» Extract provided:
********
This story is part of AIN's continuing coverage of the impact of the coronavirus on aviation.
The International Air Transport Association on Wednesday urged governments and airlines to prepare for the transportation of Covid-19 vaccines while issuing a warning of the likelihood of severe cargo capacity constraints during distribution. Epidemiologists have raised hopes that at least one of the pharmaceutical companies working on a vaccine could have one ready for use by the end of the year, leaving the airline industry with scant time for preparation.
Speaking during a conference call with media on Wednesday, IATA head of cargo Glyn Hughes listed several major challenges facing airlines as they get ready for the effort. Apart from challenges wrought by the continued deficiency of passenger airplane belly hold capacity, a relative lack of availability of qualified staff, continued airspace and border closures, and crew restrictions stand as major concerns.
“As the world has gone into lockdown at different degrees of severity, dealing with local and national endemic outbreak volumes, that's also meant that there's been a difficulty sometimes in getting qualified staff to the airport to help offload the cargo, to process it through the facility,” said Hughes in reference to the staffing problem. “And because cargo is very precious and it needs to be handled in such a critical manner, it also means that…we've had to work with the regulators to ensure that the staff can continue to operate with valid certificates.”
One dose of the vaccine for each of the world’s 7.8 billion people would fill 8,000 Boeing 747 freighters, noted Hughes. Even assuming protection of the virus would require only one dose, such a volume of cargo would stress the world’s air cargo infrastructure beyond its current capabilities. Meanwhile, handling vaccines requires strict temperature control compliance, raising a new challenge considering the sheer volume of doses an already constrained cargo infrastructure will need to transport. If the temperature of the vaccines must fall within a typical range of between 2 degrees C and 8 degrees C, that in itself would present a massive coordination effort. A need to freeze the vaccines to minus 80 degrees C would present a still more challenging scenario, added Hughes.
“When you consider the various temperature changes both in processing the cargo through perhaps an airport, then onboard the airplane at 39,000 feet in the air and upon arrival and then local distribution…it's critical when moving something as sensitive as that, that there are the right facilities in place,” he explained. “And then when you add the scale of the distribution to the magnitude of the challenge of the need for those facilities, you can understand where the industry needs to start preparing now together with governments and the manufacturing industry as well.”
********
» Dataset excerpts:
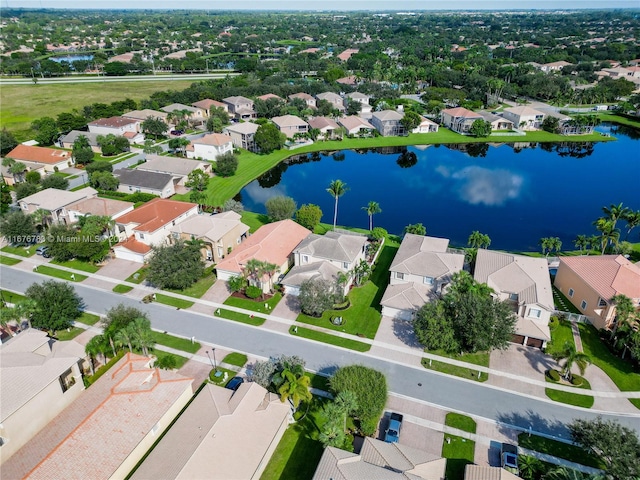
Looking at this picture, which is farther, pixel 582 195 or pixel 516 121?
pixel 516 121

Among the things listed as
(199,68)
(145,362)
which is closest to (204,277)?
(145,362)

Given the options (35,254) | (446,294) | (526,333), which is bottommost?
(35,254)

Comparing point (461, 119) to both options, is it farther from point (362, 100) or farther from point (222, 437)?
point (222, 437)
********
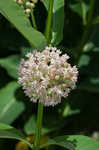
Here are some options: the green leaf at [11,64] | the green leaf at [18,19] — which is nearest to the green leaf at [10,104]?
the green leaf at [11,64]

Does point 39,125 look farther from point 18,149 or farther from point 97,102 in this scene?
********
» Task set:
A) Rewrite the paragraph of the vaccine air cargo article that begins "One dose of the vaccine" as a brief bulleted list, keeping its main facts.
B) Summarize the article on shipping Covid-19 vaccines by air in two sentences.
C) Carry on the article about preparing air cargo for Covid-19 vaccine distribution from the point where it stops.
The records are not needed for any of this work.

» Answer list:
A)
- According to Hughes, one dose for each of the world's 7.8 billion people would fill 8,000 Boeing 747 freighters.
- Even if only one dose is needed, that volume would push global air cargo infrastructure beyond what it can currently handle.
- Vaccines require strict temperature control, a new challenge given the volume of doses and an already constrained system.
- Keeping vaccines within the typical range of 2 to 8 degrees C would alone require a massive coordination effort.
- A need to freeze them to minus 80 degrees C would be harder still.

B) The International Air Transport Association urged governments and airlines to prepare for moving Covid-19 vaccines and warned of severe cargo capacity constraints, with IATA head of cargo Glyn Hughes citing limited belly hold capacity, staff shortages, airspace and border closures, and crew restrictions. Hughes noted that a single dose for everyone would fill 8,000 Boeing 747 freighters and that strict temperature control would make the task harder, so the industry needs to start preparing now with governments and manufacturers.

C)
With about two-thirds of the world’s commercial aircraft fleet still grounded and the fact that before the Covid outbreak about half of all cargo flew in passenger airplanes, the air cargo industry will experience still further stress and will need to rely more on ad hoc charter, more passenger airplanes for cargo-only operations, and a slow resumption of passenger services explicitly to distribute the vaccine, noted Hughes.
Finally, security will present a major concern. “Because the vaccines themselves are an incredibly valuable commodity, valuable in the sense that to manufacture eight billion of these, the industry can’t afford to lose, to have lost, to destroy, to have an accident…sadly, theft is a concern,” said Hughes. “All of these issues need to be taken into account…And when you consider that there are probably 200 potential territories and countries throughout the planet with varying degrees of safety, with varying degrees of land-based infrastructure, there would need to be some highly collaborative solutions that would need to be implemented.
“So we urge governments to work consistently with each other, to help the aviation sector in general, with the restart process. It's imperative that there is harmonization and alignment and implementation of the current regulations, which will facilitate a safe return to passenger transportation because the passenger network is critical to support the cargo network when it comes to distributing the vaccine.”